Localization diagnosis of adrenocorticotrophic hormone-dependent Cushing's syndrome: two case reports and literature review.

BACKGROUND: The common causes of adrenocorticotrophic hormone (ACTH)-dependent Cushing's syndrome (CS) include Cushing's disease (CD) and ectopic ACTH syndrome (EAS). The differential diagnosis and lesion location of CD and EAS often bring great difficulties to clinical diagnosis and treatment. This article reports the localization diagnosis, treatment, and follow-up results of two patients with ACTH-dependent CS with different causes and reviews the literature. CASE DESCRIPTION: Case 1: a 29-year-old female patient attended the clinic because of irregular menstruation, weight gain, and violaceous striae. The low dose dexamethasone suppression test (LDDST) was not suppressed, and the high dose dexamethasone suppression test (HDDST) suggested the results of serum cortisol and 24-h urine free cortisol were contradictory. Magnetic resonance imaging (MRI) indicated pituitary microadenoma, and bilateral inferior petrosal sinus sampling (BIPSS) indicated ACTH was centrally secreted. CD was diagnosed. The patient underwent transsphenoidal surgery, and the symptoms of CS were improved after the operation. A natural pregnancy occurred more than half a year after the surgery, and a healthy baby boy was delivered 9 months later. Case 2: a 29-year-old female patient complained of facial redness and elevated blood pressure. Examination showed refractory hypokalemia and abnormally elevated serum cortisol and ACTH. Androgens also increased. Neither LDDST nor HDDST was inhibited. Chest-to-pelvis computed tomography (CT) scan revealed a soft tissue mass in the anterior mediastinum, considered as a possible thymoma. EAS and thymoma were diagnosed. An anterior mediastinal mass resection was performed, and pathological results suggested thymic carcinoid weakly positive for ACTH. After the operation, hypertension and hypokalemia were relieved, and cortisol, ACTH and androgens returned to normal levels.

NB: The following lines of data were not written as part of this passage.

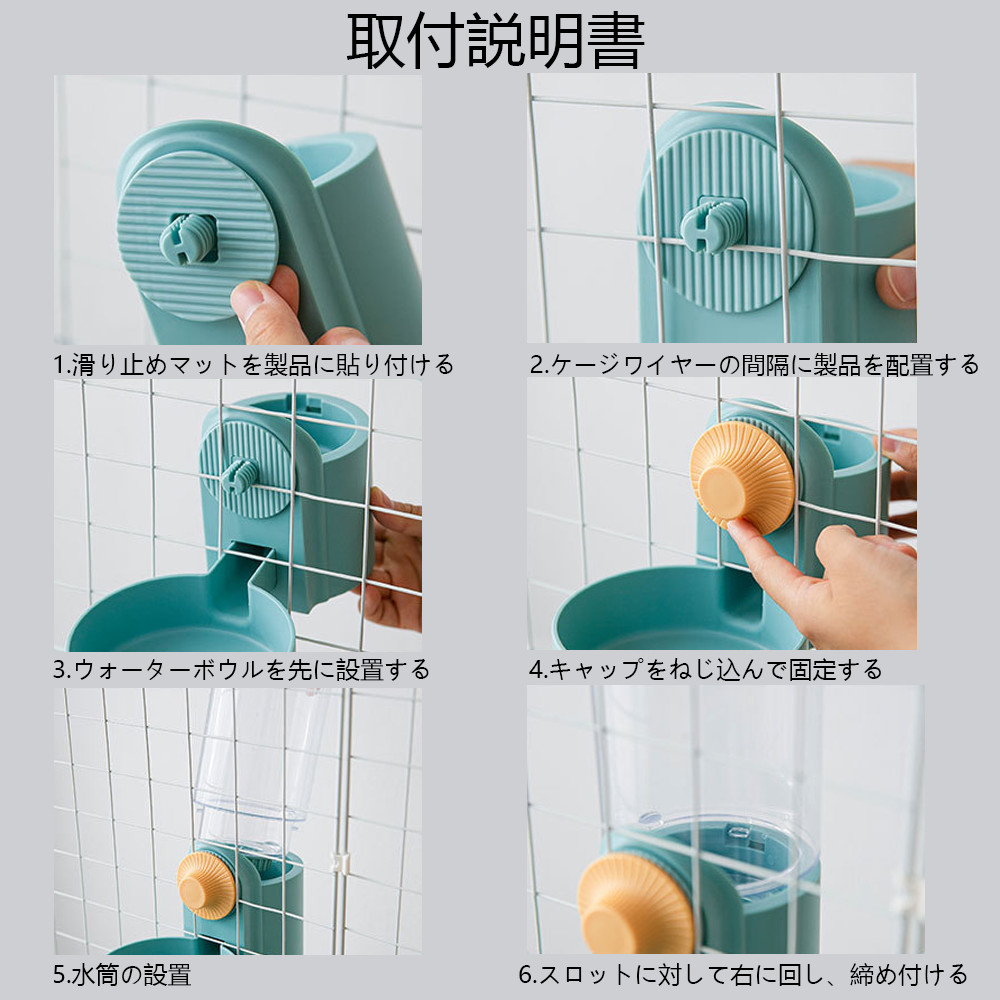 取付説明書

1.滑り止めマットを製品に貼り付ける

2.ケージワイヤーの間隔に製品を配置する

3.ウォーターボウルを先に設置する

4.キャップをねじ込んで固定する

5.水筒の設置

6.スロットに対して右に回し、締め付ける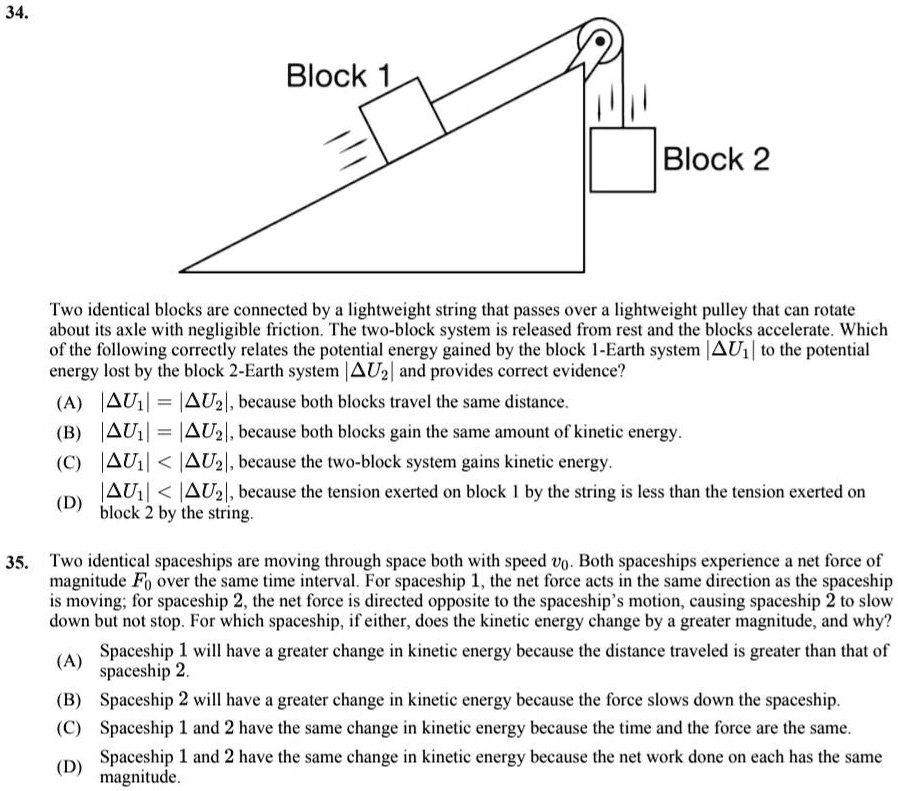 34.

Block 1

Block 2

Two identical blocks are connected by a lightweight string that passes over a lightweight pulley that can rotate about its axle with negligible friction. The two-block system is released from rest and the blocks accelerate. Which of the following correctly relates the potential energy gained by the block 1-Earth system $|\Delta U_1|$ to the potential energy lost by the block 2-Earth system $|\Delta U_2|$ and provides correct evidence?

(A) $|\Delta U_1| = |\Delta U_2|$, because both blocks travel the same distance.

(B) $|\Delta U_1| = |\Delta U_2|$, because both blocks gain the same amount of kinetic energy.

(C) $|\Delta U_1| < |\Delta U_2|$, because the two-block system gains kinetic energy.

(D) $|\Delta U_1| < |\Delta U_2|$, because the tension exerted on block 1 by the string is less than the tension exerted on block 2 by the string.

35. Two identical spaceships are moving through space both with speed $v_0$. Both spaceships experience a net force of magnitude $F_0$ over the same time interval. For spaceship 1, the net force acts in the same direction as the spaceship is moving; for spaceship 2, the net force is directed opposite to the spaceship's motion, causing spaceship 2 to slow down but not stop. For which spaceship, if either, does the kinetic energy change by a greater magnitude, and why?

(A) Spaceship 1 will have a greater change in kinetic energy because the distance traveled is greater than that of spaceship 2.

(B) Spaceship 2 will have a greater change in kinetic energy because the force slows down the spaceship.

(C) Spaceship 1 and 2 have the same change in kinetic energy because the time and the force are the same.

(D) Spaceship 1 and 2 have the same change in kinetic energy because the net work done on each has the same magnitude.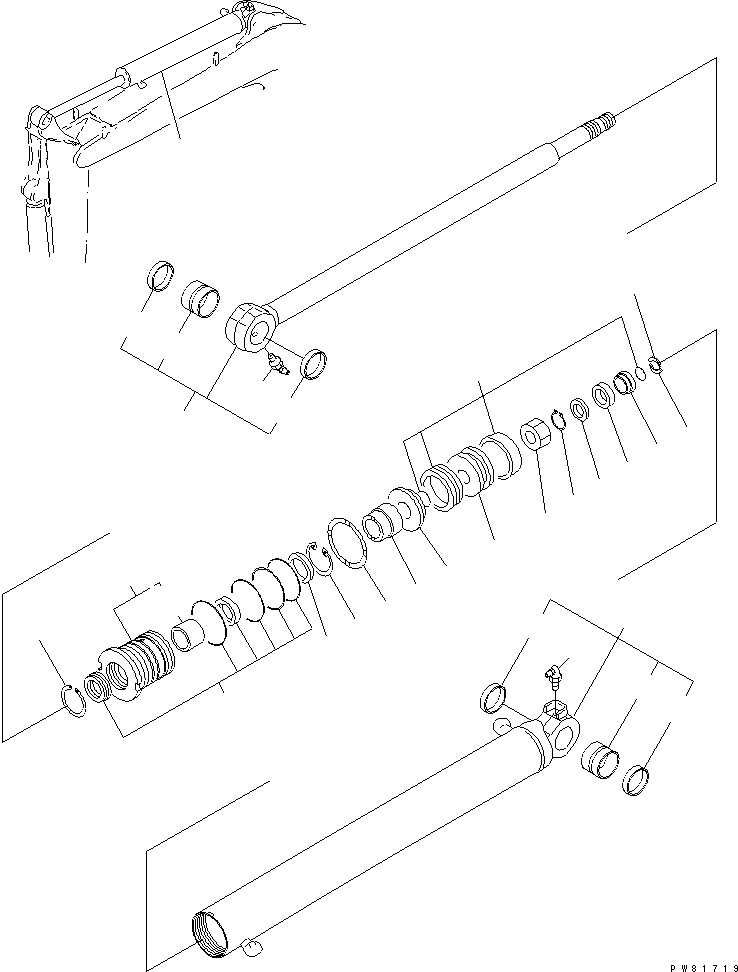 PW81719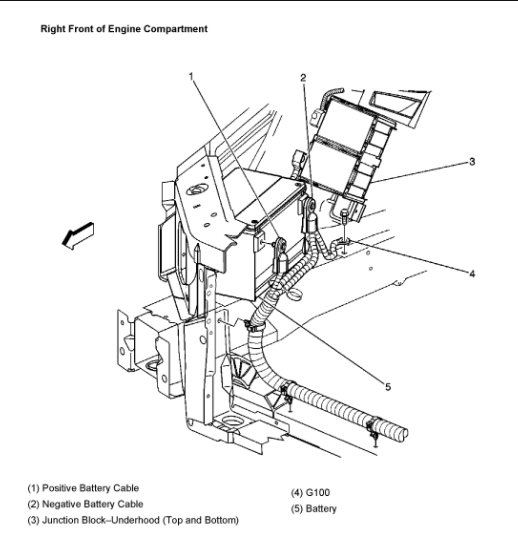 Right Front of Engine Compartment

1
2
3
4
5

(1) Positive Battery Cable
(2) Negative Battery Cable
(3) Junction Block–Underhood (Top and Bottom)

(4) G100
(5) Battery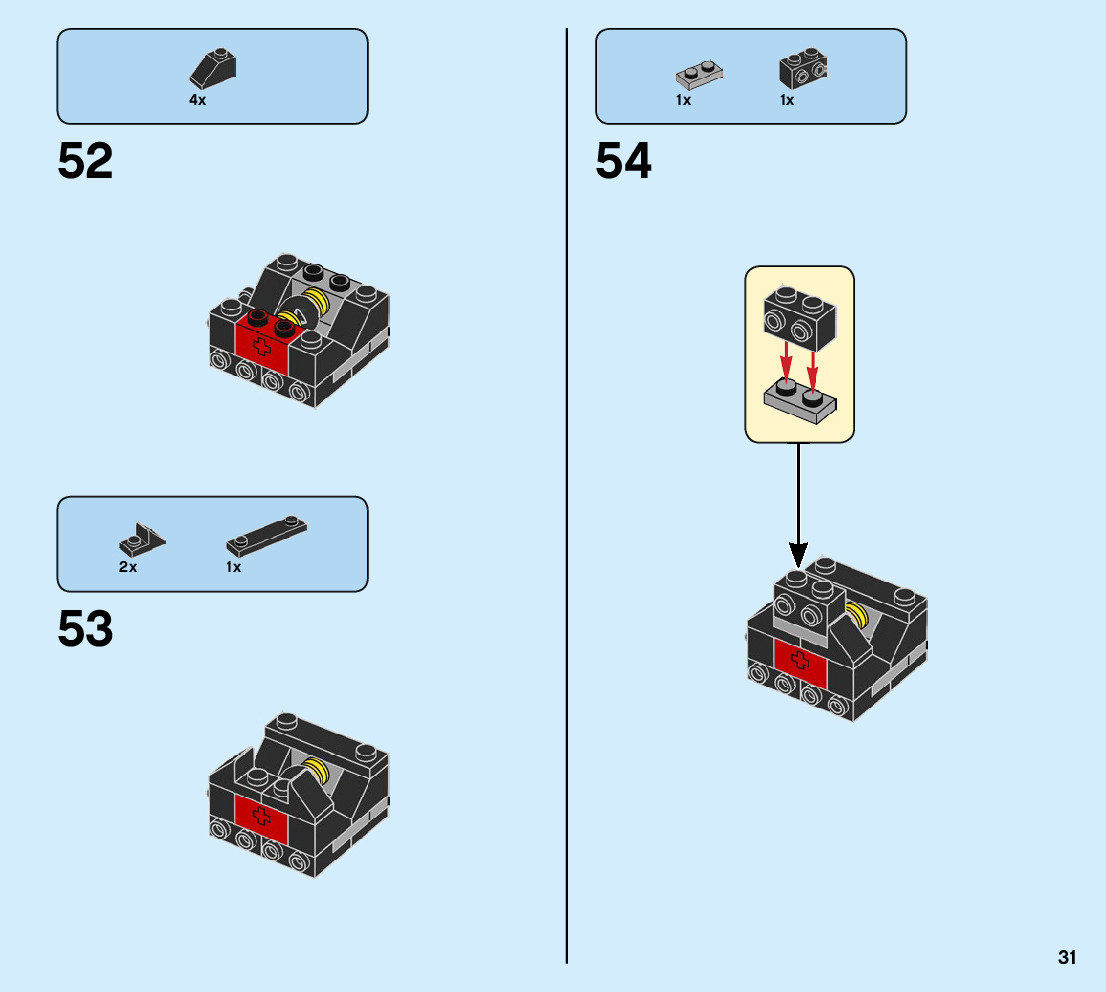 4x

52

2x
1x

53

1x
1x

54

31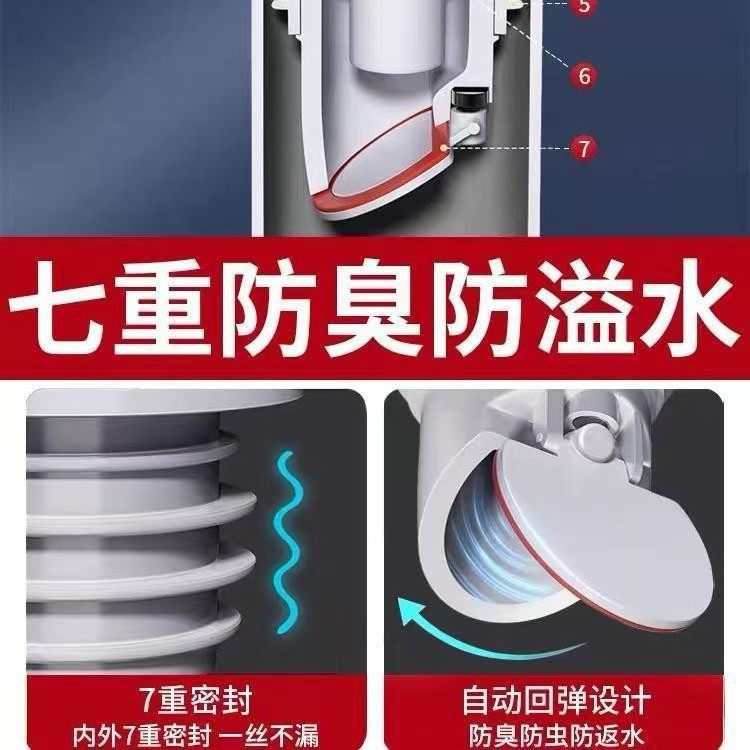 5
6
7
七重防臭防溢水
7重密封
内外7重密封 一丝不漏
自动回弹设计
防臭防虫防返水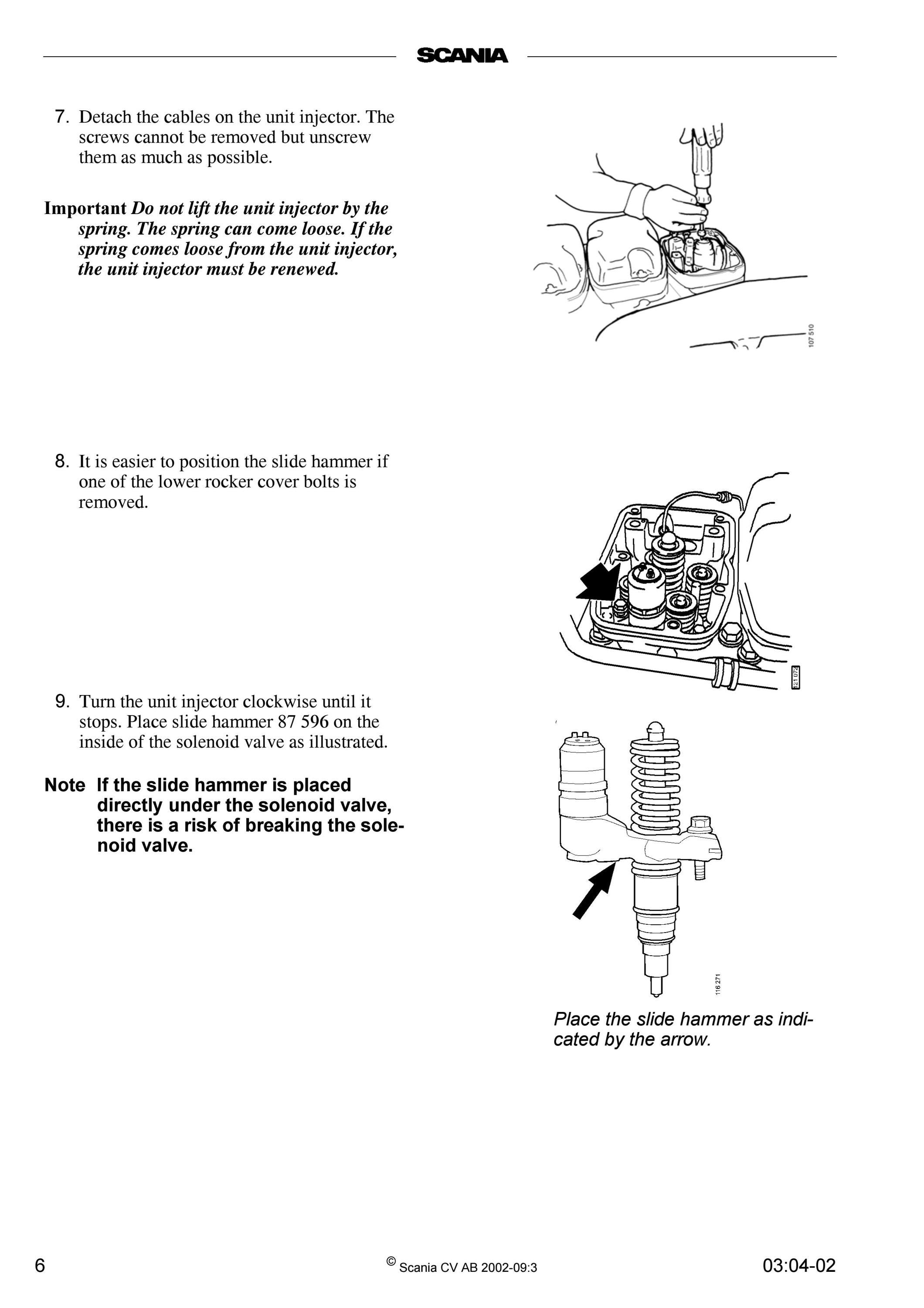 SCANIA

7. Detach the cables on the unit injector. The screws cannot be removed but unscrew them as much as possible.

Important Do not lift the unit injector by the spring. The spring can come loose. If the spring comes loose from the unit injector, the unit injector must be renewed.

107 510

8. It is easier to position the slide hammer if one of the lower rocker cover bolts is removed.

121 072

9. Turn the unit injector clockwise until it stops. Place slide hammer 87 596 on the inside of the solenoid valve as illustrated.

Note If the slide hammer is placed directly under the solenoid valve, there is a risk of breaking the solenoid valve.

116 271

Place the slide hammer as indicated by the arrow.

6 © Scania CV AB 2002-09:3 03:04-02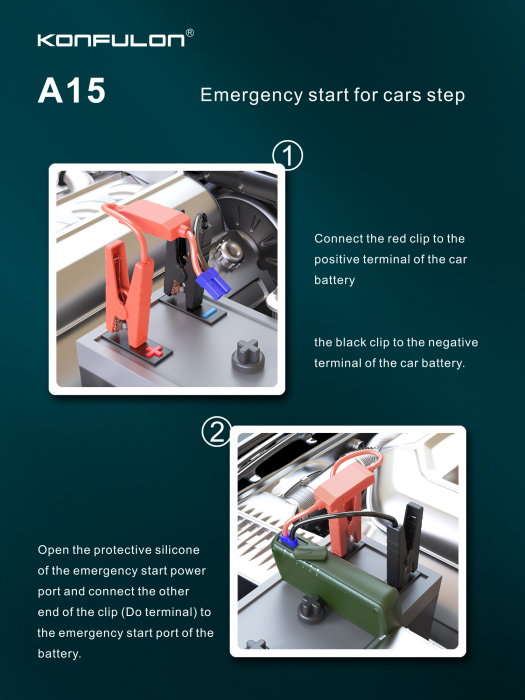 KONFULON®

A15

Emergency start for cars step

①

Connect the red clip to the positive terminal of the car battery

the black clip to the negative terminal of the car battery.

②

Open the protective silicone of the emergency start power port and connect the other end of the clip (Do terminal) to the emergency start port of the battery.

CONCLUSIONS: The differentiation between CD and EAS should be comprehensively evaluated in combination with the medical history, function tests, pituitary MRI, and other tests. If the function test results are discordant or pituitary MRI shows the lesion diameter is less than 6 mm, BIPSS should be further performed to confirm the diagnosis. The lesions of EAS are complex and diverse, and it is necessary to pay attention to imaging examinations of the neck-to-pelvis to locate lesion and provide direction for subsequent treatment.